* Testo in esame

##########

Odiare il diverso
Odiare ciò che è diverso rappresenta, purtroppo, un sentimento abbastanza comune che ha alla sua base fattori diversi.
Perché è importante conoscere questi fattori? Perché il conoscerli, portando alla comprensione del fenomeno, fornisce utili strumenti per porre rimedio.
Il primo fattore di cui tenere conto è la paura.
Il diverso ci fa paura.
Ognuno di noi si identifica in un gruppo sociale di appartenenza: quando ci ritroviamo con persone che fanno parte del nostro stesso gruppo tendiamo a minimizzare la differenze, che pure esistono, ed a porre l’accento su ciò che ci rende simili. Per lo stesso meccanismo, quando ci troviamo con soggetti che non appartengono al nostro gruppo tendiamo invece a porre l’accento sulle differenze e a non vedere, o minimizzare, ciò che ci rende simili. Entra qui in campo anche il concetto di identità etnica, concetto questo caldeggiato da alcuni antropologi, che vede i gruppi etnici come un qualcosa di fisso e permeato da una identità culturale, ma in genere l’identità etnica si costruisce sulla base di un gruppo sociale che si differenzia da un altro gruppo sociale. Come abbiamo visto prima per il “gruppo” in generale anche il sentirsi parte di un certo gruppo etnico porta come conseguenza il massimizzare le similitudini con gli appartenenti al proprio gruppo (etnico in questo caso) e minimizzare al contempo le differenze. In altre parole quando si odia un gruppo sociale, od una etnia, il gruppo di cui non facciamo parte viene visto come un tutto omogeneo in modo da poter effettuare una generalizzazione partendo dal comportamento negativo di un singolo membro del gruppo, comportamento che viene poi generalizzato a tutto il gruppo (Fischer e al. ,2018).

##########

* Materiale estratto
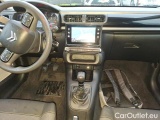  Citroen  C3 BLUEHDI 100 S&S BVM6 FEEL NAV #11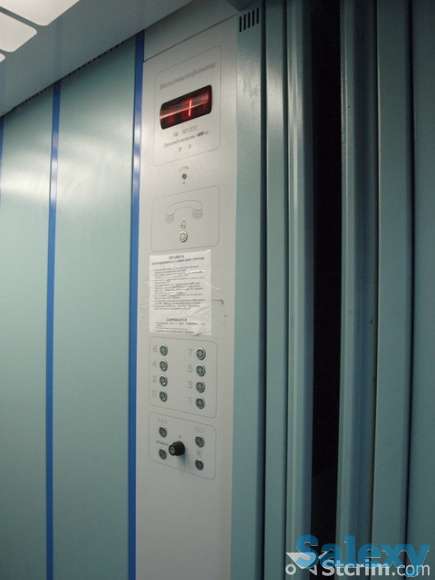 Поставка лифтов, эскалаторов, траволаторов, подъёмников по РК. Лифт OTIS, Могилёвлифтмаш, фотография 9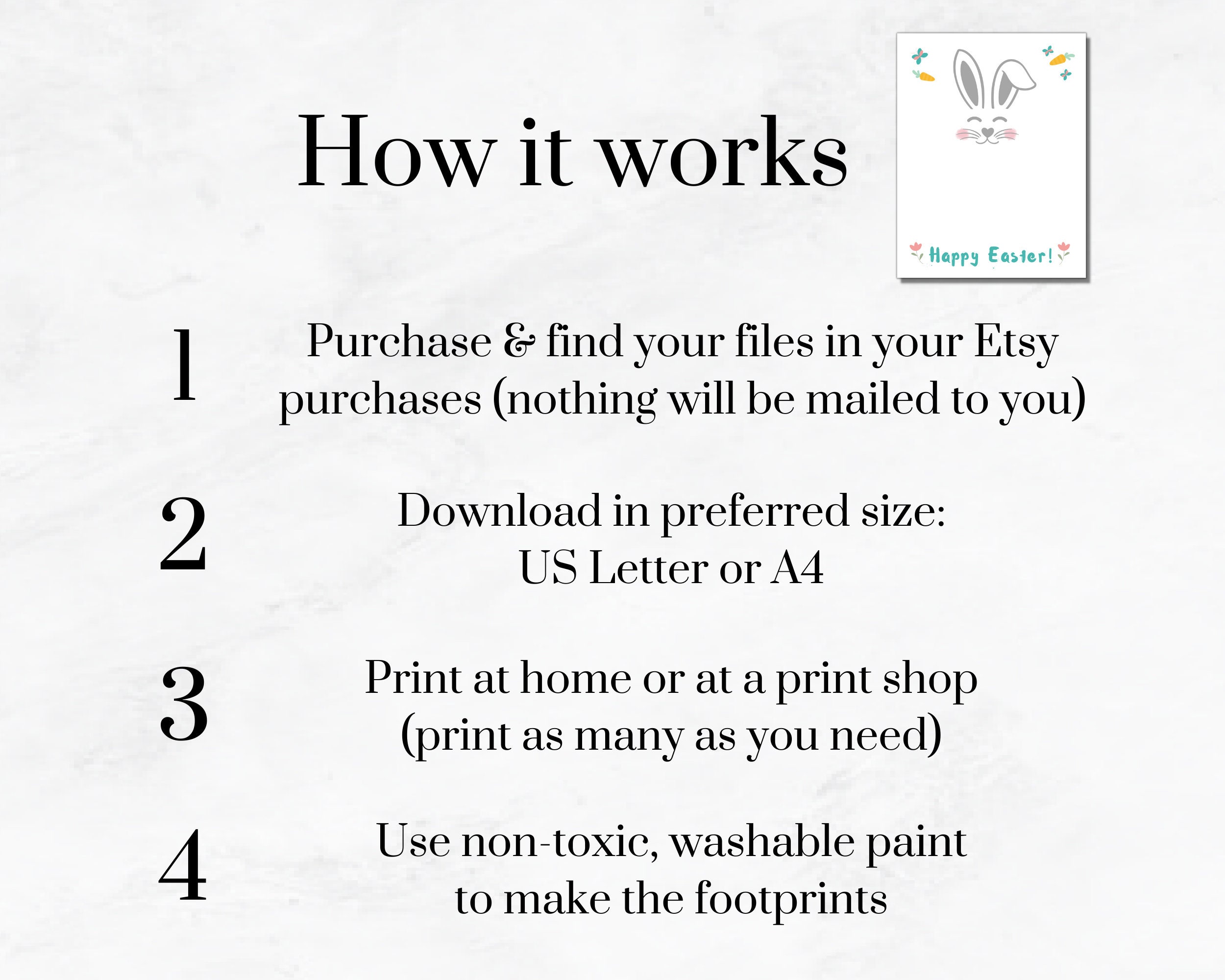 easter-bunny-footprint-craft-printable-baby-first-easter-footprint-art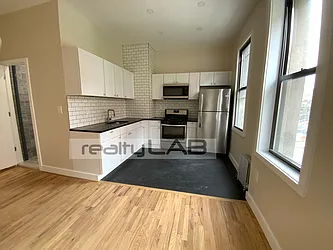 Rented by Realty Lab LLC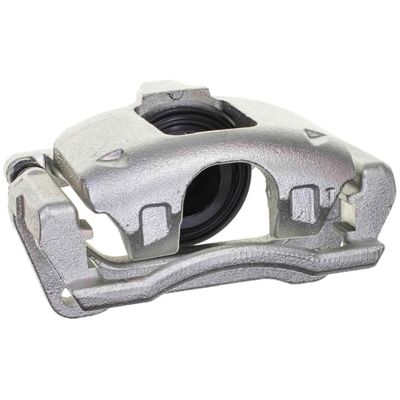 PowerStop L5044 view 6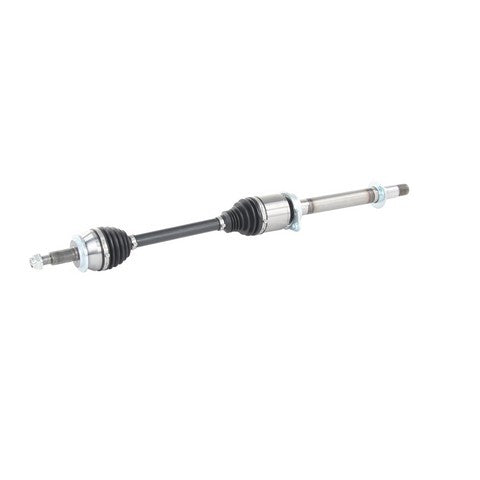 TrakMotive CV Axle Shaft  TO-86065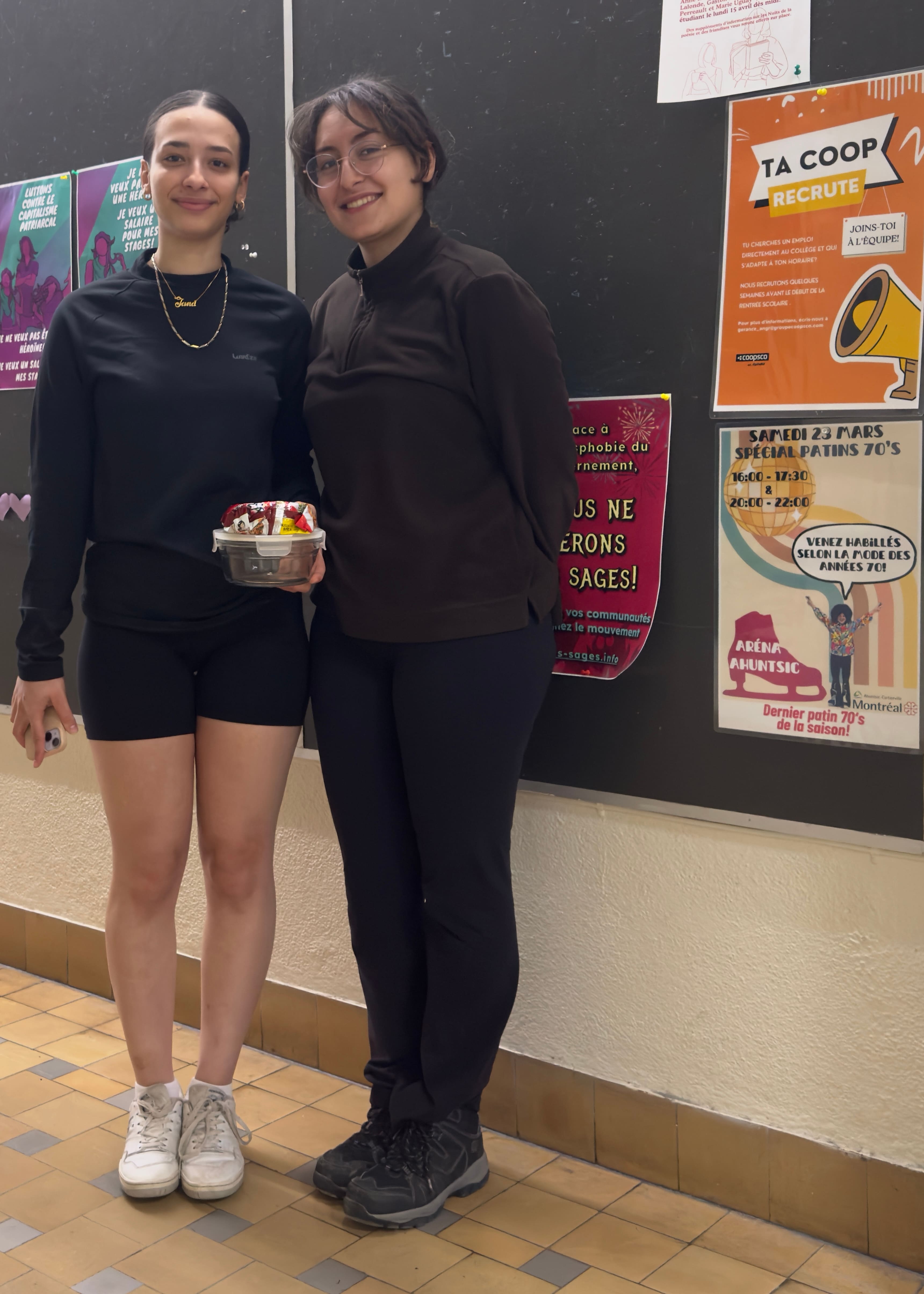 Fini, le caf&eacute;-toasts: le d&eacute;jeuner n'a plus la cote chez les jeunes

##########

* Esercizi
1. Secondo il testo sull'odio verso il diverso, qual è il primo fattore da considerare?
2. Nel testo sull'odio verso il diverso, trova il paragrafo che comincia con «Ognuno di noi» e scrivi la prima parola di ciascuna delle sue frasi.
3. Prosegui il testo sull'odio verso il diverso a partire dalla sua ultima frase.
Il materiale riportato è a sé stante e non fa parte del testo.

* Soluzioni
1. La paura.

2. Ognuno, Per, Entra, Come, In.

3.
Il sentirsi parte di un gruppo, sociale od etnico che sia, porta, come sua diretta conseguenza, la necessità di difendere il gruppo stesso e si porta dietro delle emozioni fondamentali cioè la paura, l’ostilità ma anche la gioia, il tutto difeso dai pregiudizi verso coloro che non fanno parte del nostro gruppo, pregiudizi che sono atti a giustificare, oltre che a mantenere, la struttura all’interno del nostro gruppo di appartenenza (Brewer,2007).
Come afferma Freud “È sempre possibile riunire un numero anche rilevante di uomini che si amino l’un l’altro fin tanto che ne restino altri per le manifestazioni di aggressività” (Freud, Il disagio della civiltà, 1929)
Ricordiamo infatti che risulta molto più facile provare odio verso un intero gruppo che verso una singola persona anche perché se si odia un gruppo si può dare sfogo a pregiudizi e generalizzazioni e non si è bloccati dall’empatia che in genere si tende a provare verso una persona singola.
Inoltre odiare l’altro, il diverso, colui che non fa parte del nostro gruppo appare essere anche un’adattamento evolutivo che ha permesso ai nostri lontani antenati di competere con altri gruppi per le risorse in generale e per il cibo in particolare
Ma non finisce qui.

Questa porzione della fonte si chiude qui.